Article:

IFRS 15 for the construction industry – Contract Modifications

06 June 2018

It is common for the scope and/or price of construction contracts to be modified due to changes in the scope of work (often termed contract variations) or because additional goods or services are added to the contract.  IFRS currently has limited guidance for the accounting consequences of these changes.  In contrast, IFRS 15 has detailed guidance to be applied in determining whether, from an accounting perspective, contract modifications result in changes to the existing contract or the issue of a new contract. This links to whether there is either an adjustment to the amount of revenue recognised to date (resulting in a ‘true up’ in the income statement) or to revenue to be recognised in future.  These new requirements may result in significant changes to the pattern of revenue and profit recognition.

Example – Modification (distinct good/service)

Background
On 1 January 2019, a customer engages Construction Co to provide construction services to build a house for $500,000 (estimated cost $300,000).

On 1 January 2020, Construction Co and the customer agree to modify the contract to include a swimming pool for an additional $50,000 (estimated cost $40,000).
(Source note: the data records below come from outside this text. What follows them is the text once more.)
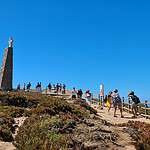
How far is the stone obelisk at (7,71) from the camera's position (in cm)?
4203

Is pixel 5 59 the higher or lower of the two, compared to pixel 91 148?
higher

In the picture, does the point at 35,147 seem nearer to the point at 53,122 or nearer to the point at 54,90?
the point at 53,122

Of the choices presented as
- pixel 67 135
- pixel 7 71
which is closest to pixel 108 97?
pixel 7 71

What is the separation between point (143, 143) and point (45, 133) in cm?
358

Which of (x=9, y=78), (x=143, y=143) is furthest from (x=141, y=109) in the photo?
(x=143, y=143)

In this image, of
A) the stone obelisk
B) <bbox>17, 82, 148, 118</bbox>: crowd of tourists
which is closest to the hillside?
<bbox>17, 82, 148, 118</bbox>: crowd of tourists

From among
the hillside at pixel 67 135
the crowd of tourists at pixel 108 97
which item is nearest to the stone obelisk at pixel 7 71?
the crowd of tourists at pixel 108 97

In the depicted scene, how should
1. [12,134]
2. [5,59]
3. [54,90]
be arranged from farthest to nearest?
[54,90] → [5,59] → [12,134]

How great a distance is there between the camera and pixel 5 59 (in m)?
42.4

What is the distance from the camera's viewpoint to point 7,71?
42.4 metres

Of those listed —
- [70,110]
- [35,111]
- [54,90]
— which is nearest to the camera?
[35,111]

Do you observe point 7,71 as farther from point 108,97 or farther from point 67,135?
point 67,135

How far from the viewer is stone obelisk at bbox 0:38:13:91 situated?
138 ft

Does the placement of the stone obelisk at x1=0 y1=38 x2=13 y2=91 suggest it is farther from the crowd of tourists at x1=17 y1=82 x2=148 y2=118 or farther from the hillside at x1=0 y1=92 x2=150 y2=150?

Construction Co regularly builds swimming pools on a standalone basis and the standard price for this is $60,000.  Construction Co has been recognising revenue on a stage of completion basis and at 1 January 2020, 50% of the original contract value has been completed.

Question
How should this contract modification be accounted for?

Answer
The construction of the swimming pool is a distinct good that should be accounted for as a separate performance obligation. As the contract price for the swimming pool is $50,000 which is less than the standalone selling price of $60,000, the modification is treated as a termination of the original contract and a new contract is created. This means that any unperformed work on the old contract is combined with the new swimming pool contract. As such, total consideration on the ‘new contract’ is $300,000 ($250,000 + $50,000).

Revenue is then split between the two performance obligations as follows:

Contract components Contract price Standalone selling price Revenue
House $250,000 $250,000 $241,935

$250,000x($300,000/$310,000)
Swimming pool $50,000 $60,000 $58,065

$60,000x($300,000/$310,000)
Total $300,000 $310,000 $300,000

Revenue recognised prior to contract modification:                    $250,000 ($500,000 x 50%)

Revenue to be recognised based on contract modification:

• House $241,935
• Swimming pool $58,065

This means that for the remaining construction services to be performed in building the house, revenue will be $241,935 rather than $250,000, due to the swimming pool discount allocated to both performance obligations (i.e. the rest of the house and the new swimming pool).

Current practice under IAS 11

The common practice under IAS 11 would be to account for these two contracts separately and recognise the revenue on a stage of completion basis for each separate contract.

Example – Modification (not a distinct good/service)

Background
On 1 January 2019, a customer engages Construction Co to provide construction services to build a house for $500,000 (estimated cost $300,000). On 1 January 2020, Construction Co and the customer agree to modify the contract to upgrade the kitchen for an additional $100,000 (estimated cost $50,000). Construction Co has been recognising revenue on a stage of completion basis and at 1 January 2020, 50% of the original contract value has been completed.

Question
How should this contract modification be accounted for?

Answer
The modified kitchen does not represent a good or service that is distinct so Construction Co needs to continue the contract and adjust revenue recognised to date via a cumulative catch up adjustment.

  End of Year 1
Total costs incurred to date $150,000 (50% x $300,000)
Updated total expected costs $350,000 ($300,000 + $50,000)
New % of completion 42.86% ($150,000/$350,000)
Revenue recognised based on modified contract $257,143 ($600,000 x 42.86%)
Revenue recognised to date $250,000 ($500,000 x 50%)
Cumulative catch-up adjustment. $7,143 ($257,143 – $250,000)

The following journal entry will be processed by Construction Co on 1 January 2020:

Dr Trade receivable $7,143  
Cr Revenue   $7,143

Current practice under IAS 11

There is limited guidance under current accounting standards, but common practice would be to account for the changes on a prospective basis.

Practical implications on systems and processes

Some of the practical implications on systems and processes for Construction Co include:

  • Identifying whether the additional goods or services are distinct
  • Systems to determine the cumulative ‘catch up’ adjustment where additional goods or services are not distinct.